Because of its strategic location as the naval gateway to the city of Guangzhou (Canton), the strait was strongly fortified during 1702. It was defended by eight forts: Shakok (Shajiao), Taikok (Dajiao), Wangtung (Hengdang), Yung-an (Yong'an), Kung-ku (Gonggu), Chen-yuan (Zhenyuan), Ching-yuan (Jingyuan), and Wei-yuan. Between September 1809 and January 1810, Portuguese Navy ships based in Macau defeated the Guangdong Pirate Confederation in a set of engagements within Humen at the Battle of the Tiger's Mouth.

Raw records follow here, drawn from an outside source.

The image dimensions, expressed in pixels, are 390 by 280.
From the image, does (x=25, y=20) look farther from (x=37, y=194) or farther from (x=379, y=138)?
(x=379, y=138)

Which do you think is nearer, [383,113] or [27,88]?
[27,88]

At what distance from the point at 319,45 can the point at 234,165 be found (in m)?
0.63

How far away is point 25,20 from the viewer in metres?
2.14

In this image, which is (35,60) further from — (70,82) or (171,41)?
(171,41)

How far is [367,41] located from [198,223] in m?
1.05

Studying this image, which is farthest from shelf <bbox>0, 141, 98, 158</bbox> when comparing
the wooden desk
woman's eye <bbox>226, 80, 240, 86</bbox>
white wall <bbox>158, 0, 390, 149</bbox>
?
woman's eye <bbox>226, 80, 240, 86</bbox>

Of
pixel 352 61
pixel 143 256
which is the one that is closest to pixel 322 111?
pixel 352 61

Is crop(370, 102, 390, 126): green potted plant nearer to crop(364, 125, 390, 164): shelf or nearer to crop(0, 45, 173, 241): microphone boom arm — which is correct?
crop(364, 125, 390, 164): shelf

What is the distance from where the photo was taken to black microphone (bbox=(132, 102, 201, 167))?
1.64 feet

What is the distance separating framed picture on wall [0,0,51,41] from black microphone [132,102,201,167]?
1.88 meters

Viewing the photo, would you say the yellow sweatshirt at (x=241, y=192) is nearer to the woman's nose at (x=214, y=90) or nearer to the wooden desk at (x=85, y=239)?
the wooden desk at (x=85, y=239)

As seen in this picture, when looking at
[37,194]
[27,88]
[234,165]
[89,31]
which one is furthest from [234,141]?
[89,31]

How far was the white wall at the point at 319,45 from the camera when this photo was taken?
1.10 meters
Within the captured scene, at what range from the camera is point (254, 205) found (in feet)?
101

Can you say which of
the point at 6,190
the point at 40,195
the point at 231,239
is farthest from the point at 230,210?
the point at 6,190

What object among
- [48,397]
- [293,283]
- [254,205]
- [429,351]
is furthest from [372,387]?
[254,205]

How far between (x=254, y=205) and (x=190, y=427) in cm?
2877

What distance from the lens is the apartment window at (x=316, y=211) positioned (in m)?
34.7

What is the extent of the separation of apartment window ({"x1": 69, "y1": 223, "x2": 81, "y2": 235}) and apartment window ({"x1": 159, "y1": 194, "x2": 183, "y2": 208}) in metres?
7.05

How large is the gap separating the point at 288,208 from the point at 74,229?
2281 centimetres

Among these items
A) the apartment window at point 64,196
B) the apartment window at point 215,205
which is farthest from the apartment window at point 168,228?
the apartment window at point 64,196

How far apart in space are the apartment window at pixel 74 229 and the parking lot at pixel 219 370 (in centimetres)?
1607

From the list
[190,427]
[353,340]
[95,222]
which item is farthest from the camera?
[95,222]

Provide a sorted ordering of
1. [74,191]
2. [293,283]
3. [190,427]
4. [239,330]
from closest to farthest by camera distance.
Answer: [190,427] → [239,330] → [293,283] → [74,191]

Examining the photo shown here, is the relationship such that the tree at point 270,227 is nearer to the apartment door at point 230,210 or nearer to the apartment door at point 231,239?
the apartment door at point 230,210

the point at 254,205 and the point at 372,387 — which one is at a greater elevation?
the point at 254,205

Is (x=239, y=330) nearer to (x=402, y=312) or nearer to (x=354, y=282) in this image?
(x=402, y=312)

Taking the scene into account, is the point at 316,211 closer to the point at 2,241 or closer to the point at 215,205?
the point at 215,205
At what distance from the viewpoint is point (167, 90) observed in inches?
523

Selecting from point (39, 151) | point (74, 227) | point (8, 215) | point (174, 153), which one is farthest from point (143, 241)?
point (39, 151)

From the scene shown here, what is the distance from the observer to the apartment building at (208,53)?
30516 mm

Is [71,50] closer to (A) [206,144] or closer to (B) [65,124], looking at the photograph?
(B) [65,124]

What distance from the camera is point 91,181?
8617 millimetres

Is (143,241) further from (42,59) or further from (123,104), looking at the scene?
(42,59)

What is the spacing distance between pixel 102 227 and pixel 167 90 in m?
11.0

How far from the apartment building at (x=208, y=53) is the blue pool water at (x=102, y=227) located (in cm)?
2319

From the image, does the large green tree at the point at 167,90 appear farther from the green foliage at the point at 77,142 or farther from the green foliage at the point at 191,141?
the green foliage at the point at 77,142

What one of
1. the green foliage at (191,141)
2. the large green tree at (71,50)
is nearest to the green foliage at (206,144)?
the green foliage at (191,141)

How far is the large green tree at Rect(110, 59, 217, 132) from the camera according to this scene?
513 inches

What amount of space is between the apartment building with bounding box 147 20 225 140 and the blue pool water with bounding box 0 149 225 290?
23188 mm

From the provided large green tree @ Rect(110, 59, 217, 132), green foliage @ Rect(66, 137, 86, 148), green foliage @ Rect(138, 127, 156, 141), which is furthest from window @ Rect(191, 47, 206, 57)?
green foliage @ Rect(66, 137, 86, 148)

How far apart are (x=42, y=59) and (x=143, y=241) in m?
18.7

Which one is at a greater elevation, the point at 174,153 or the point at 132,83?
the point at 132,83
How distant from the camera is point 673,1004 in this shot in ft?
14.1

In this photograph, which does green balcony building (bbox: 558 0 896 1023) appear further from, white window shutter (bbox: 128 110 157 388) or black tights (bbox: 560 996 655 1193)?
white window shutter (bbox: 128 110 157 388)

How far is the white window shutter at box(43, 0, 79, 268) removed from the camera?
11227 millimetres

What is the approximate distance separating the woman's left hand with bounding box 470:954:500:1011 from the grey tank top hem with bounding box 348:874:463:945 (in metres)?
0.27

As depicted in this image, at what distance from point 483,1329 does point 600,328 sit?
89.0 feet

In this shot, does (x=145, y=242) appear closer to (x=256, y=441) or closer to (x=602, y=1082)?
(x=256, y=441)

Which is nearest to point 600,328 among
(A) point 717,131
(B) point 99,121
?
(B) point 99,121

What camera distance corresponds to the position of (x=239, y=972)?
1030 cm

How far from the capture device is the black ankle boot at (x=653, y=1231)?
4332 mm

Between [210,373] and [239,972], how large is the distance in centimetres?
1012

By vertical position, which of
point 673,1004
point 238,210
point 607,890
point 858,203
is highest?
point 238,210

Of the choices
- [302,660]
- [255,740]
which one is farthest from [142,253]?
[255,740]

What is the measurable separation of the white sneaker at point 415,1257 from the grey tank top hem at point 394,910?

The first major battle of the First Opium War between the United Kingdom and China occurred at the entrance of the Humen in the First Battle of Chuenpi on 3 November 1839. The British captured the Bogue forts in the Second Battle of Chuenpi on 7 January 1841 and the Battle of the Bogue on 23–26 February. The forts were recaptured on 2 April 1847 during the British Expedition to Canton. In the Second Opium War, the British recaptured the forts in the 1856 Battle of the Bogue on 12–13 November.

== Geography ==
- Eastern shore: Humen Town in Dongguan City
- Western shore: the Nansha District of Guangzhou City
- Upper and Lower Hengdang Islands (横档岛), or North and South Wangtong Islands, in the middle of the strait
- Humen Pearl River Bridge
- Several Qing dynasty forts, including:
  - Weiyuan Fort (威远炮台), near Humen Town
  - Shajiao Fort (沙角炮台), in Humen Town
- Nansha Pier (新南沙客运港), in the Nansha District, 1.6 km south of the Humen Bridge

== Port of Humen ==
The Port of Humen at Humen Town serves as the port of the industrial city of Dongguan and as one of the big logistic hubs of the Pearl River Delta. It extends on the east shore of the delta beyond the strait all the way to the Dongjiang River. It is divided into five port areas:

- Shatian Port Area (沙田港区): focuses on containers, chemicals, yard logistics, shoreline industry, and comprehensive trading services.
- Mayong Port Area (麻涌港区): focuses on grain, vegetable oil, coal, construction materials, and break-bulk cargo.
- Shajiao Port Area (沙角港区): focuses on passenger transport, leisure boating, and coastal transport and cabotage.
- Chang'an Port Area (长安港区): focuses on large-scale deep-water berths and the waterfront industry.
- Neihe Port Area (内河港区): focuses on traditional waterborne transport services for the Dongguan industries.

The port has 72 km2 of territorial waters and 32 km2 of jurisdictional area. The main navigation channel is 13.5 m deep, enough for vessels of 100,000 DWT. Originally called Taiping port, the State Council approved it as an open port in 1983. It was merged with the Shatian port in June 1997 and renamed Humen port.